Nesse período lutava-se muito pelos direitos dos indivíduos, essa luta era regida pelos denominados filósofos do iluminismo, entre eles estão Rosseau e Montesquieu, que influenciaram a população através de seus pensamentos contra o absolutismo, que seria todo o poder concentrado em cima de uma única pessoa, não dando nenhum direito de escolha para a sociedade, foi assim que em 1789 criaram a Declaração dos Direitos do Homem e do Cidadão, estabelecida pela Assembleia Nacional Constituinte da França, essa declaração estabelece os princípios fundamentais de liberdade, igualdade e fraternidade, baseados nos direitos naturais e universais dos seres humanos. Ela também reconhece a soberania da nação, a separação dos poderes e o direito à resistência à opressão.
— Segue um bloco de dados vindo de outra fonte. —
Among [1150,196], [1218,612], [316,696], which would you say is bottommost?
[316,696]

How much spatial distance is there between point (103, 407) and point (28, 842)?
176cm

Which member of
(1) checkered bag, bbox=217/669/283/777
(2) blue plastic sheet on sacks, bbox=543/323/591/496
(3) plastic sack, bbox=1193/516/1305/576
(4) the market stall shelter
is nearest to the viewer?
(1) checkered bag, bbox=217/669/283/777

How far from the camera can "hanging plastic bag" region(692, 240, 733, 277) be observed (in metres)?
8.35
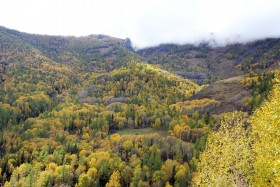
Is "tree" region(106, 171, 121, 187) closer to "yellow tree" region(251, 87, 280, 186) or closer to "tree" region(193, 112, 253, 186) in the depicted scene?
"tree" region(193, 112, 253, 186)

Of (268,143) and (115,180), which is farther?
(115,180)

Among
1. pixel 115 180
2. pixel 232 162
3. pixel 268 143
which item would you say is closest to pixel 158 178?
pixel 115 180

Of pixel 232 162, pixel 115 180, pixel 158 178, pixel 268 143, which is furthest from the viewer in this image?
pixel 115 180

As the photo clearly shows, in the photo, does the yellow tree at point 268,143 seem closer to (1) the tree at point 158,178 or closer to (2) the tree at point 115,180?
(1) the tree at point 158,178

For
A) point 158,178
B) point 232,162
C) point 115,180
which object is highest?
point 232,162

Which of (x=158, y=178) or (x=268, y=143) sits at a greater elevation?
(x=268, y=143)

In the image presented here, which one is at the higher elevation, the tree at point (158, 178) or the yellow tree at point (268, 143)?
the yellow tree at point (268, 143)

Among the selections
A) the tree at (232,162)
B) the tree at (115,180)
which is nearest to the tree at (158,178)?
the tree at (115,180)

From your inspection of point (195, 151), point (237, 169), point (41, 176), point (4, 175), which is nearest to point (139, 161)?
point (195, 151)

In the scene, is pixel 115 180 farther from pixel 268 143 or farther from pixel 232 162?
pixel 268 143

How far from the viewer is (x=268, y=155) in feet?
121

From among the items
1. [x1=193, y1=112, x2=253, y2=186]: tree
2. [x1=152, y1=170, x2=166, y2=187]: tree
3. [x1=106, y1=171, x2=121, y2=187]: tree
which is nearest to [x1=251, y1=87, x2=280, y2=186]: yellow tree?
[x1=193, y1=112, x2=253, y2=186]: tree

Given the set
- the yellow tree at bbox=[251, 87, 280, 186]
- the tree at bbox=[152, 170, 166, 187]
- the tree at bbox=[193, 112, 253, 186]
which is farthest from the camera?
the tree at bbox=[152, 170, 166, 187]

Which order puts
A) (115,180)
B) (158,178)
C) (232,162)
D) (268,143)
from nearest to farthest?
(268,143)
(232,162)
(158,178)
(115,180)
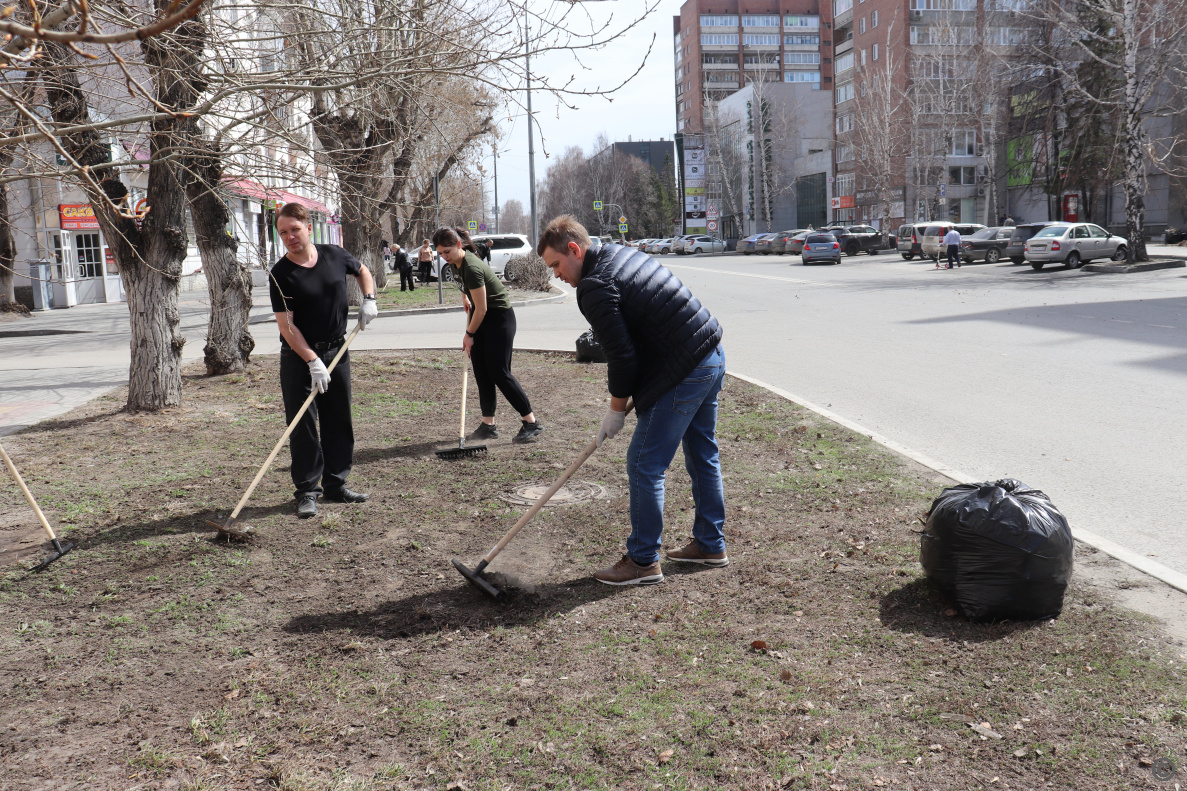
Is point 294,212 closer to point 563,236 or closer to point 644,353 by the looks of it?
point 563,236

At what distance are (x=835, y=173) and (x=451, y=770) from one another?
76676 mm

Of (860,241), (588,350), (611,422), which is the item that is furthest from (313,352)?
(860,241)

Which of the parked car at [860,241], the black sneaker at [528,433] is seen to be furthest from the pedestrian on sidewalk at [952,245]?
the black sneaker at [528,433]

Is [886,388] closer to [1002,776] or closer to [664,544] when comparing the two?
[664,544]

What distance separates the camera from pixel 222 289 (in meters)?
10.9

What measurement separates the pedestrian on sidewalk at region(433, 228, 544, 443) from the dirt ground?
1520 mm

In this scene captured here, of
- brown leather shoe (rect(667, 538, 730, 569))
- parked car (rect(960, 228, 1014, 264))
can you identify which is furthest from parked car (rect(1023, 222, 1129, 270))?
brown leather shoe (rect(667, 538, 730, 569))

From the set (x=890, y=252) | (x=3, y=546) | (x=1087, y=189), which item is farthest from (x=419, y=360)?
(x=1087, y=189)

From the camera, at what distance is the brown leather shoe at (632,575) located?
4.26m

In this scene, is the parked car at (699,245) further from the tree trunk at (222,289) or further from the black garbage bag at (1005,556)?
the black garbage bag at (1005,556)

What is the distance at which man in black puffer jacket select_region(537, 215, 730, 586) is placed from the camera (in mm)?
4000

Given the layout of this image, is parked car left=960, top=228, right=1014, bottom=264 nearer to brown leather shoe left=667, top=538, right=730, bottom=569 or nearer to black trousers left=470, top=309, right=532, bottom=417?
black trousers left=470, top=309, right=532, bottom=417

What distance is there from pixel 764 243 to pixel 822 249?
19703mm

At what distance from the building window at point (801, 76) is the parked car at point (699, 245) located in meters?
62.3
Com todo esse movimento surgiu uma mulher chamada Marie Gouze, que foi uma escritora e ativista francesa que usou o pseudônimo de Olympe de Gouges. Ela nasceu em 1748 em Montauban, no sudoeste da França, em uma família de classe média, se casou aos 17 anos com Louis Aubry, mas ficou viúva logo depois e se mudou para Paris com seu filho Pierre. Lá, ela se envolveu com a cena literária e política, escrevendo peças de teatro, ensaios e panfletos sobre temas como a abolição da escravidão, o divórcio, os direitos das mulheres e a democracia, ela foi responsável por criar “Declaração dos Direitos da Mulher e da Cidadã”, que por sua vez reconhecia as mulheres como seres livres, racionais e morais, que tinham os mesmos direitos naturais, dos homens. Ela também defendeu o direito das mulheres ao voto, à propriedade, à educação, ao divórcio, à abolição da escravidão e à resistência à opressão. Ela enviou sua declaração à rainha Maria Antonieta, mas não obteve nenhuma resposta. Sua declaração foi rejeitada pela Convenção Nacional, e permaneceu assim por muito tempo, apenas no século XX foi vista como um marco do feminismo e dos direitos humanos. Foi perseguida, julgada e guilhotinada em 1793, por suas “ideias radicais”. Sua vida, com certeza, foi um marco na história tendo por consequência os direitos que seguimos até hoje, sendo também um símbolo pioneiro do feminismo no mundo.

A seguir uma parte de sua declaração:

 “Preâmbulo As mães, as filhas, as irmãs, representantes da nação, reivindicam constituírem-se em Assembleia Nacional. Considerando que a ignorância, o esquecimento ou o menosprezo dos direitos da mulher são as únicas causas das desgraças públicas e da corrupção no governo, resolveram expor, em uma declaração solene, os direitos naturais inalienáveis e sagrados da mulher. Assim, que esta declaração, constantemente presente a todos os membros do corpo social, lhes lembre sem cessar os seus direitos e os seus deveres; que, sendo mais respeitados, os atos do poder das mulheres e os atos do poder dos homens possam ser a cada instante comparados com o objetivo de toda instituição política; e que as reivindicações das cidadãs, fundamentadas doravante em princípios simples e incontestáveis, sempre respeitem a constituição, os bons costumes e a felicidade de todos.”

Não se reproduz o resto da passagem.